▶ _Problem requirements_: Every line that contains the word "Eudorcas" is to be copied from the listing.

★ ★ ★ ★

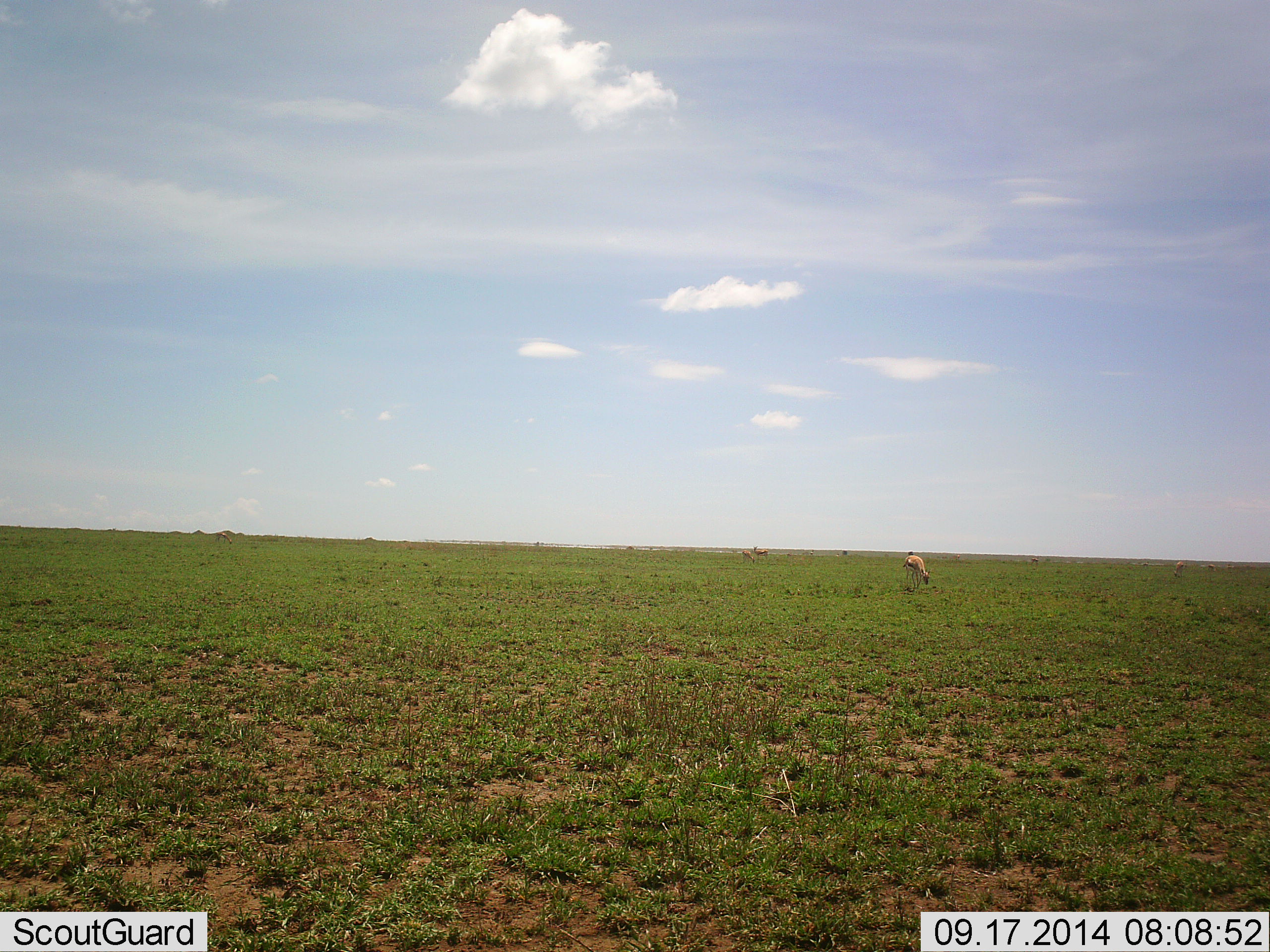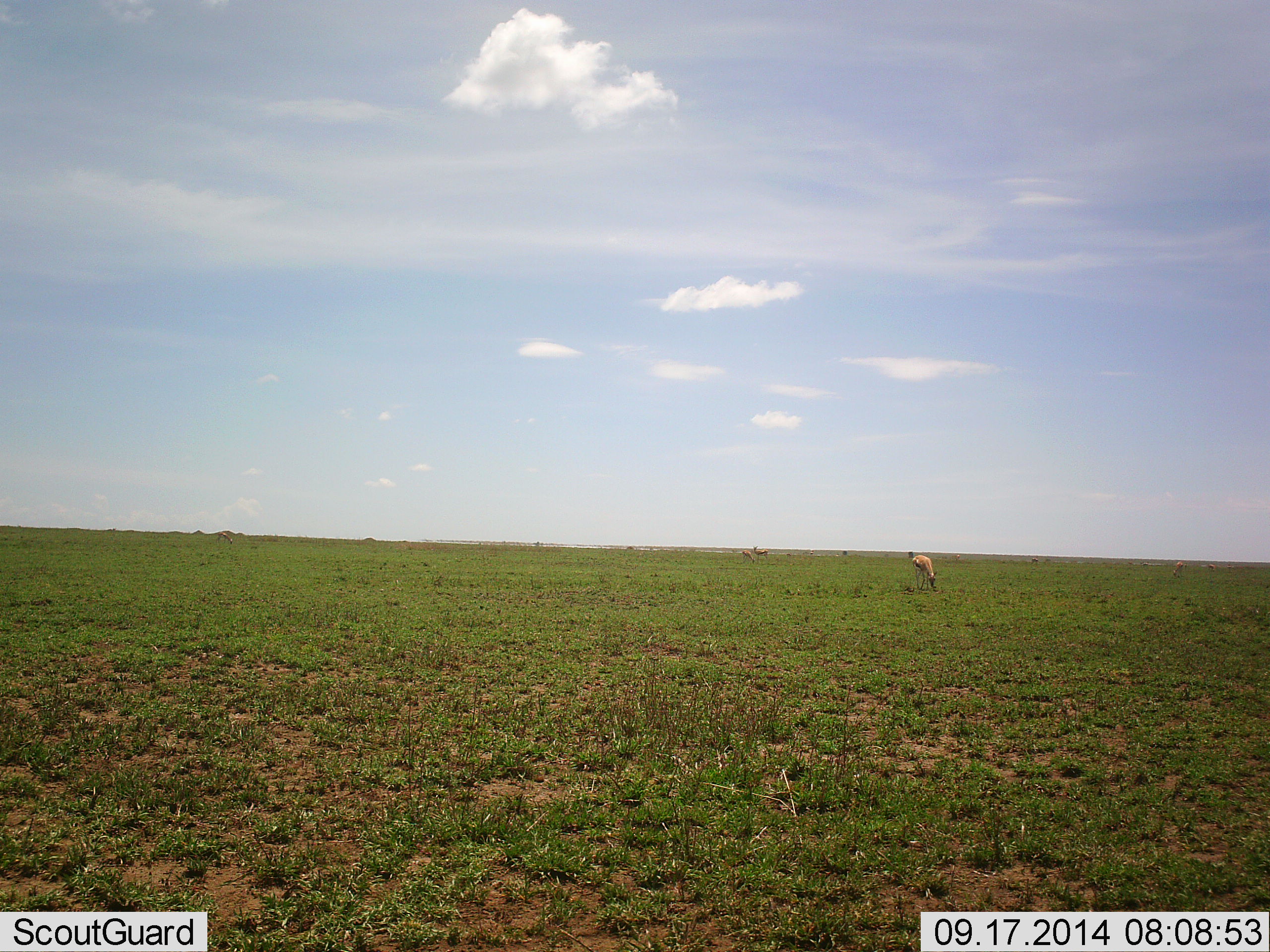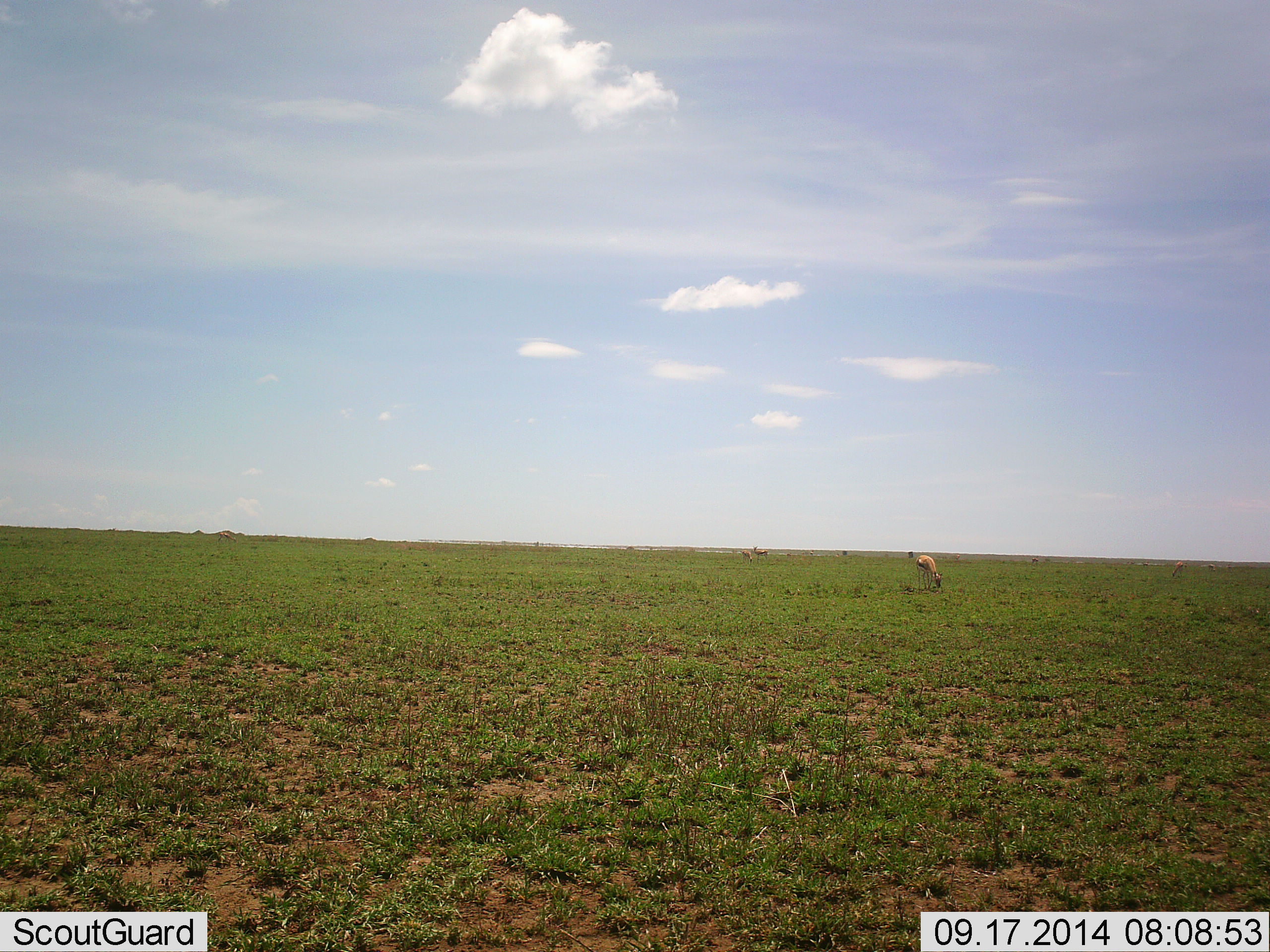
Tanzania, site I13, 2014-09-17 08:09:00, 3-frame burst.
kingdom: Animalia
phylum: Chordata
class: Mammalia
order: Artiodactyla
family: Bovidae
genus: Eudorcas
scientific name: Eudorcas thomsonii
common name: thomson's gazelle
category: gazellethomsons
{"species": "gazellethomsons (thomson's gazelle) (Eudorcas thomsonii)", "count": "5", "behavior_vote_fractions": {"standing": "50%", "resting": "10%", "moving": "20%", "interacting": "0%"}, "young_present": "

★ ★ ★ ★

▶ _Result_:
genus: Eudorcas
scientific name: Eudorcas thomsonii
{"species": "gazellethomsons (thomson's gazelle) (Eudorcas thomsonii)", "count": "5", "behavior_vote_fractions": {"standing": "50%", "resting": "10%", "moving": "20%", "interacting": "0%"}, "young_present": "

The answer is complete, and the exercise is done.